Arsenal greats tend to have one or two moments they are best remembered for. Charlie George in the 71’ FA Cup final; Tony Adams with that goal against Everton; Dennis Bergkamp’s flick vs Newcastle; the list could go on.
Alexandre Lacazette will probably not be remembered quite as fondly as the aforementioned, but against Slavia Prague he did produce a truly iconic moment in the history of our club.
Times have been tough for Arsenal over the past decade or so. Our decline can be somewhat represented by the last time we played Slavia in Europe. At the Emirates, back in 2007, we thumped them 7-0 in the Champions League. At the Emirates again, this time in 2021, we laboured to a 1-1 draw in the Europa League.

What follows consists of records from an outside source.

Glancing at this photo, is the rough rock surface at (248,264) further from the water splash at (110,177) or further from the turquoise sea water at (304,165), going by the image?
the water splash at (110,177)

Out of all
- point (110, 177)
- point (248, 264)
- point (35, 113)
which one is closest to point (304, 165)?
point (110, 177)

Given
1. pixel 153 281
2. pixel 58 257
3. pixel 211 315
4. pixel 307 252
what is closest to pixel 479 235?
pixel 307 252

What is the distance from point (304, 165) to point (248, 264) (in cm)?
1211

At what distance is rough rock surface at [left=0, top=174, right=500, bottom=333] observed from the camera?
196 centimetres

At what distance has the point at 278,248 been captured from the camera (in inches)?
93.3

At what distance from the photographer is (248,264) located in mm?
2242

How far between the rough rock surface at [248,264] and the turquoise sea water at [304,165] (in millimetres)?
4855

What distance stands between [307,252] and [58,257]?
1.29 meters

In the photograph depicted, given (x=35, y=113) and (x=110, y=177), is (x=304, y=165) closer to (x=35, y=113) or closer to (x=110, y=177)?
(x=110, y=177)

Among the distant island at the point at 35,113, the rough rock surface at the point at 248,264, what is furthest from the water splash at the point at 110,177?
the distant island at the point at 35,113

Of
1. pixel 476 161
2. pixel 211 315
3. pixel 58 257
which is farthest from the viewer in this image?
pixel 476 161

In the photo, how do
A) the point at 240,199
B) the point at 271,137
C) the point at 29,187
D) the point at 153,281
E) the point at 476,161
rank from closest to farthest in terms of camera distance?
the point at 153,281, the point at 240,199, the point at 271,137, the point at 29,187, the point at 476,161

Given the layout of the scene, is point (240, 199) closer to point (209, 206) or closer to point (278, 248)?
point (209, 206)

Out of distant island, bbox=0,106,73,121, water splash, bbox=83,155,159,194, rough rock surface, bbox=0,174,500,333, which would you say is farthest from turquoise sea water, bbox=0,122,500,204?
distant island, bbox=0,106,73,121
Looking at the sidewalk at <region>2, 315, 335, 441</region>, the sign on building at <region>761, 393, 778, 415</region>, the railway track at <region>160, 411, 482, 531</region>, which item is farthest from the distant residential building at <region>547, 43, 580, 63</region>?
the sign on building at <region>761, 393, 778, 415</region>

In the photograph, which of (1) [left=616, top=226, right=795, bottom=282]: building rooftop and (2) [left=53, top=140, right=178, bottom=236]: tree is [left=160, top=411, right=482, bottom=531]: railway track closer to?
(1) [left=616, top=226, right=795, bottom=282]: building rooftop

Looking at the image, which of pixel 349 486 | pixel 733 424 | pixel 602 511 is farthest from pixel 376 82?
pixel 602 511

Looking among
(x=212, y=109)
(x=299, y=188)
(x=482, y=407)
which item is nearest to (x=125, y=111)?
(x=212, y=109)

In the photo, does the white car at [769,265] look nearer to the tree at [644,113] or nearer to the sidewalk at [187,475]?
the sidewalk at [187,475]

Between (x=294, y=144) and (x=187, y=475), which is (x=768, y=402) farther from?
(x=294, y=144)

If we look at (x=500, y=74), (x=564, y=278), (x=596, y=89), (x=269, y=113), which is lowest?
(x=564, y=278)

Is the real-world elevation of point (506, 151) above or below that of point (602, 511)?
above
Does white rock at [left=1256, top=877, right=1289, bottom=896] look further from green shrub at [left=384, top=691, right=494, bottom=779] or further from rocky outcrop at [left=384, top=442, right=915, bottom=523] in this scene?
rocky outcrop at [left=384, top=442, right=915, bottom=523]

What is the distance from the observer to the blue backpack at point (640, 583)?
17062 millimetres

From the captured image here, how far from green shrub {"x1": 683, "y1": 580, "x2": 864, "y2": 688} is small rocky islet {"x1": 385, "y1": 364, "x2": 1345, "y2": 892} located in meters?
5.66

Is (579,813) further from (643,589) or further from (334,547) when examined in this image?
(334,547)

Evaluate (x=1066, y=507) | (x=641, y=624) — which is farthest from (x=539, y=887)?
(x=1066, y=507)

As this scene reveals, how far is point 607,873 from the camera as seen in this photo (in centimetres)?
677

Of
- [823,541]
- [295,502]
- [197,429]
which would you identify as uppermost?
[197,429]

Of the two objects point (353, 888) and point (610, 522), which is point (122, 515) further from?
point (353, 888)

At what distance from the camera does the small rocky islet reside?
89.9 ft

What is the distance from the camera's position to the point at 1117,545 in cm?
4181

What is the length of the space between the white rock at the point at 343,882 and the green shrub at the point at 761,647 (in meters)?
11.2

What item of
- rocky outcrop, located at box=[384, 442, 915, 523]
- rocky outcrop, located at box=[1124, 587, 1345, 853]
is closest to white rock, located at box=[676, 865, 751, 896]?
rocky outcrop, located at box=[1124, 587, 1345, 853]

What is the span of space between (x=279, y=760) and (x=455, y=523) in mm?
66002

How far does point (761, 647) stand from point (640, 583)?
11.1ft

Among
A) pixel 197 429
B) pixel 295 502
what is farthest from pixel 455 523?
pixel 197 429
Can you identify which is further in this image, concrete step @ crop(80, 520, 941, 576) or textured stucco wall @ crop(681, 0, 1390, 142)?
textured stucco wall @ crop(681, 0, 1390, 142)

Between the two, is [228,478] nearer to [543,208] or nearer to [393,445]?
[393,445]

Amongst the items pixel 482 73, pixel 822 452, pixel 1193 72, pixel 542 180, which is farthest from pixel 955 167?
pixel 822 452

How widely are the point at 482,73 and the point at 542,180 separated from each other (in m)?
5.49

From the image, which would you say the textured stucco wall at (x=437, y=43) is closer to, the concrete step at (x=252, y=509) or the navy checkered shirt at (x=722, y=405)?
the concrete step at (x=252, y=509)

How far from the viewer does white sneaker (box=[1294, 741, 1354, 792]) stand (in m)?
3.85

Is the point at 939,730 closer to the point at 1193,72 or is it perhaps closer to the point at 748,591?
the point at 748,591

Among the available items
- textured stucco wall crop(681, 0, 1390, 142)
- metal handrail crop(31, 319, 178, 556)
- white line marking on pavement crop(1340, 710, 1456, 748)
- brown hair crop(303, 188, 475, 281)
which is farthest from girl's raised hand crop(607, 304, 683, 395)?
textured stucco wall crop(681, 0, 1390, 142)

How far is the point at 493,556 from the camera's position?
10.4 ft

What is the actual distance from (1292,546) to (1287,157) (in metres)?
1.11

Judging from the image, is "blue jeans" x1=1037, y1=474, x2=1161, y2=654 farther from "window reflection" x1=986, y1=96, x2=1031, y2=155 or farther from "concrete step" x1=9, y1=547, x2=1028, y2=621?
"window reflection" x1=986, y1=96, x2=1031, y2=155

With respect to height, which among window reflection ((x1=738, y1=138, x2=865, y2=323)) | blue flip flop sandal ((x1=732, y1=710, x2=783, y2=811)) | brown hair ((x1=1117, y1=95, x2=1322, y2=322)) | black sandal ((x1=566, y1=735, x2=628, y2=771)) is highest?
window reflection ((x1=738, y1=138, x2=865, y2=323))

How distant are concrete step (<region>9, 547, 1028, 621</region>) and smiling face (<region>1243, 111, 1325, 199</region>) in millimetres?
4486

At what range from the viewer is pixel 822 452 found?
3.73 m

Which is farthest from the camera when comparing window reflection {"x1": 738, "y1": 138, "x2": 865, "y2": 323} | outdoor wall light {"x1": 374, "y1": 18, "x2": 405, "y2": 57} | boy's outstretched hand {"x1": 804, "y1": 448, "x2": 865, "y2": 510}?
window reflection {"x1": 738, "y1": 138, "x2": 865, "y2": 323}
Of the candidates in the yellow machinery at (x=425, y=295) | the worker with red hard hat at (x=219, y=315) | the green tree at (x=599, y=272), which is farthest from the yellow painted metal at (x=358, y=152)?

So, we went back to Prague needing a win. Anything less would cement our fall from grace and see our season as good as finished. But it would also feel like a failure in another, truly bitter way.
Slavia are a club who have faced a number of allegations of racism over the past few years.
Just this week, UEFA handed out a 10-game ban to their defender Ondrej Kudela for abusing Rangers' Glen Kamara in the last round of the Europa League.
In 2019, Inter Milan striker Romelu Lukaku claimed he had been racially abused by Slavia fans during a Champions League fixture. And just a month before that incident, the Prague home crowd had allegedly given Barcelona's Nelson Semedo similar treatment.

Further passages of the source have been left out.